▶ [Problem to work on]:
Copy the listing below in full and skip every picture.

▶ [Data to process]:
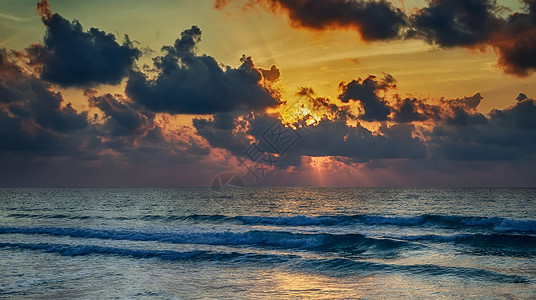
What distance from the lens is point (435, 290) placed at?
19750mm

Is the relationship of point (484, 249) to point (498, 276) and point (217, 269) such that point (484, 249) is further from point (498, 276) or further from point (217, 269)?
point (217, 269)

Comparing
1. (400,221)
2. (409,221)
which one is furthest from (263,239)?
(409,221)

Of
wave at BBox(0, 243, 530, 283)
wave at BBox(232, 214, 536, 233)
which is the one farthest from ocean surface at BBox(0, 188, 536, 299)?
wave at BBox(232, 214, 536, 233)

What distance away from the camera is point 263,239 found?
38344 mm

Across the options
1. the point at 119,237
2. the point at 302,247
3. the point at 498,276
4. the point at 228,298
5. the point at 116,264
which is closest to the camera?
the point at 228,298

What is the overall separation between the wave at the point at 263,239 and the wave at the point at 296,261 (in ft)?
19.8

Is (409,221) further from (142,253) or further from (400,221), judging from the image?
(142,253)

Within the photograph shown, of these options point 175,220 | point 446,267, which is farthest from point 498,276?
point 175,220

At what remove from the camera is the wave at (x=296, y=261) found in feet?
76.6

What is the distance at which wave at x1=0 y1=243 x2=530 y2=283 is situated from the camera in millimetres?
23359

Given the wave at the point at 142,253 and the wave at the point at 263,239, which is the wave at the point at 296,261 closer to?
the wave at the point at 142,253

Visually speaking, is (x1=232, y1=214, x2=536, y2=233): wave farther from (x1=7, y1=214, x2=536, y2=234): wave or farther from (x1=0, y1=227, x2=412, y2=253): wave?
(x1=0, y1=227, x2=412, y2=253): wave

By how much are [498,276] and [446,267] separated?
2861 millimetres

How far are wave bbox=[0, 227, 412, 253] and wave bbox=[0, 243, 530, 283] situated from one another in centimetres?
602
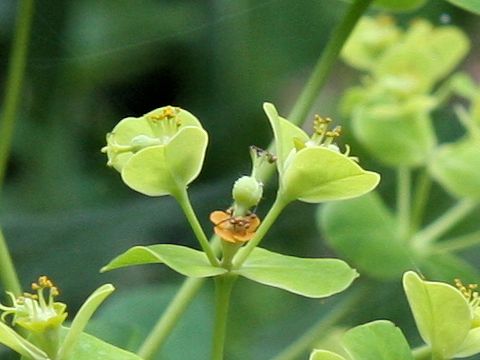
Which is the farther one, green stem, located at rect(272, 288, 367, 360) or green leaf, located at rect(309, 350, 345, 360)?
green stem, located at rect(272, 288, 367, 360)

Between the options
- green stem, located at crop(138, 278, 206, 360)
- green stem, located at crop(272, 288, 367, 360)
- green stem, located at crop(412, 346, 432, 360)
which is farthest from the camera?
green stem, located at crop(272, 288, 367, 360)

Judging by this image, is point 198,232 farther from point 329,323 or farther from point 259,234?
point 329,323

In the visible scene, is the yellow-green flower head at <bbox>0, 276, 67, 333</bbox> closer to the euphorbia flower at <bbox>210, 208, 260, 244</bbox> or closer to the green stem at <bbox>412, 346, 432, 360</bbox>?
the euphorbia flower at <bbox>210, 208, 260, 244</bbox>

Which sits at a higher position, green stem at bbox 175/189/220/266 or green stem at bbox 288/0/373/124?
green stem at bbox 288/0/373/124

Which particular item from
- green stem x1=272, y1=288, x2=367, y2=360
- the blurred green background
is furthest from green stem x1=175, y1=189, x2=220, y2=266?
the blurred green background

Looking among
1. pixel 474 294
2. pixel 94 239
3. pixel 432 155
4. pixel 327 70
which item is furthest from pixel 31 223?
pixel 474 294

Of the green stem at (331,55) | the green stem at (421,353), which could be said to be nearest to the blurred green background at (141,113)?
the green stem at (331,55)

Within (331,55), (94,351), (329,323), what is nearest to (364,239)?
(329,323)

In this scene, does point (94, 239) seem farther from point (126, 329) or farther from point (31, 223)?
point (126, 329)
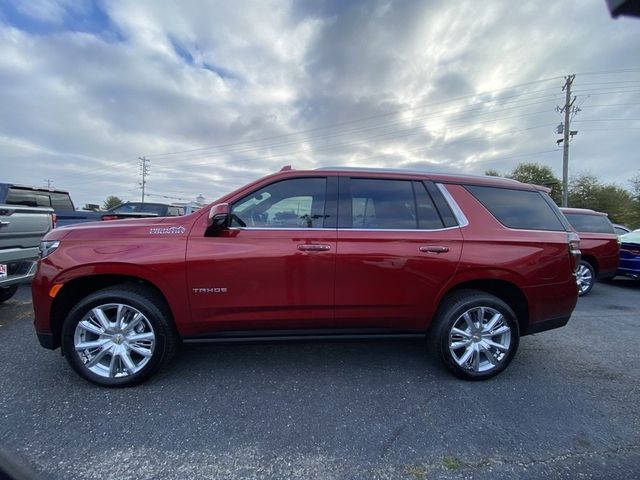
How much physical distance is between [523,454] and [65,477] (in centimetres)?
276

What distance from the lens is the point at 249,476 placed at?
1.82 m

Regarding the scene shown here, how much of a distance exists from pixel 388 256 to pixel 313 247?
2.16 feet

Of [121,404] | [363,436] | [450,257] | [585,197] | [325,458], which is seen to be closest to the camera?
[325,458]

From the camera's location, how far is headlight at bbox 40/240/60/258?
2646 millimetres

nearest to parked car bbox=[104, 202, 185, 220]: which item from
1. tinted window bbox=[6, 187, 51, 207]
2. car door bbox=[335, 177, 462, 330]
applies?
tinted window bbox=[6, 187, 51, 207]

▶ [Output of the exercise]:
What distance from the lens is point (435, 290) placed at?
19750mm

Is the relationship of point (484, 249) to point (498, 276) and point (217, 269) such that point (484, 249) is further from point (498, 276) or further from point (217, 269)?
point (217, 269)

Comparing
1. (400,221)
2. (409,221)
which one is furthest from (263,239)?
(409,221)

Of
wave at BBox(0, 243, 530, 283)
wave at BBox(232, 214, 536, 233)
which is the one farthest from ocean surface at BBox(0, 188, 536, 299)?
wave at BBox(232, 214, 536, 233)

What distance away from the camera is point 263,239 found?
38344 mm

Across the options
1. the point at 119,237
2. the point at 302,247
3. the point at 498,276
4. the point at 228,298
5. the point at 116,264
which is closest to the camera?
the point at 228,298

What is the overall separation between the wave at the point at 263,239 and the wave at the point at 296,261 (in ft)?
19.8

Is (409,221) further from (142,253) or further from (400,221), judging from the image?
(142,253)

Within the photograph shown, of these options point 175,220 | point 446,267, which is farthest from point 498,276?
point 175,220

At what remove from the camera is the wave at (x=296, y=261) found in feet?
76.6

What is the distance at which wave at x1=0 y1=243 x2=530 y2=283 is situated from the camera in millimetres?
23359

Given the wave at the point at 142,253 and the wave at the point at 263,239, which is the wave at the point at 296,261 closer to?
the wave at the point at 142,253

Visually speaking, is (x1=232, y1=214, x2=536, y2=233): wave farther from (x1=7, y1=214, x2=536, y2=234): wave or farther from (x1=0, y1=227, x2=412, y2=253): wave?
(x1=0, y1=227, x2=412, y2=253): wave

By how much are [498,276] and [446,267] separated?
2861 millimetres

How far are wave bbox=[0, 227, 412, 253] and wave bbox=[0, 243, 530, 283] situated from one another in centimetres?
602
Which is the farther one, green stem, located at rect(272, 288, 367, 360) or green leaf, located at rect(309, 350, 345, 360)?
green stem, located at rect(272, 288, 367, 360)

Between the options
- green stem, located at crop(138, 278, 206, 360)
- green stem, located at crop(272, 288, 367, 360)
- green stem, located at crop(412, 346, 432, 360)
which is farthest from the camera?
green stem, located at crop(272, 288, 367, 360)

Judging by this image, is point 198,232 farther from point 329,323 or farther from point 259,234?
point 329,323

In the visible scene, is the yellow-green flower head at <bbox>0, 276, 67, 333</bbox> closer to the euphorbia flower at <bbox>210, 208, 260, 244</bbox> or closer to the green stem at <bbox>412, 346, 432, 360</bbox>?
the euphorbia flower at <bbox>210, 208, 260, 244</bbox>

Which sits at a higher position, green stem at bbox 175/189/220/266 or green stem at bbox 288/0/373/124?
green stem at bbox 288/0/373/124

Which particular item from
- green stem x1=272, y1=288, x2=367, y2=360
- the blurred green background
is furthest from green stem x1=175, y1=189, x2=220, y2=266?
the blurred green background

Looking among
1. pixel 474 294
2. pixel 94 239
3. pixel 432 155
4. pixel 327 70
which item is furthest from pixel 31 223?
pixel 474 294

Of the green stem at (331,55) | the green stem at (421,353), which could be said to be nearest to the blurred green background at (141,113)?
the green stem at (331,55)

Within (331,55), (94,351), (329,323), what is nearest to (364,239)?
(329,323)

In this scene, does point (94, 239) seem farther from point (126, 329) or farther from point (31, 223)?
point (126, 329)
How much physical distance is between [523,454] and [65,477] (in centimetres)?
276

What distance from the lens is the point at 249,476 placed at?
1.82 m

Regarding the scene shown here, how much of a distance exists from pixel 388 256 to pixel 313 247?
2.16 feet

Of [121,404] | [363,436] | [450,257] | [585,197] | [325,458], which is seen to be closest to the camera?
[325,458]

From the camera's location, how far is headlight at bbox 40/240/60/258?
2646 millimetres

nearest to parked car bbox=[104, 202, 185, 220]: which item from
1. tinted window bbox=[6, 187, 51, 207]
2. car door bbox=[335, 177, 462, 330]
applies?
tinted window bbox=[6, 187, 51, 207]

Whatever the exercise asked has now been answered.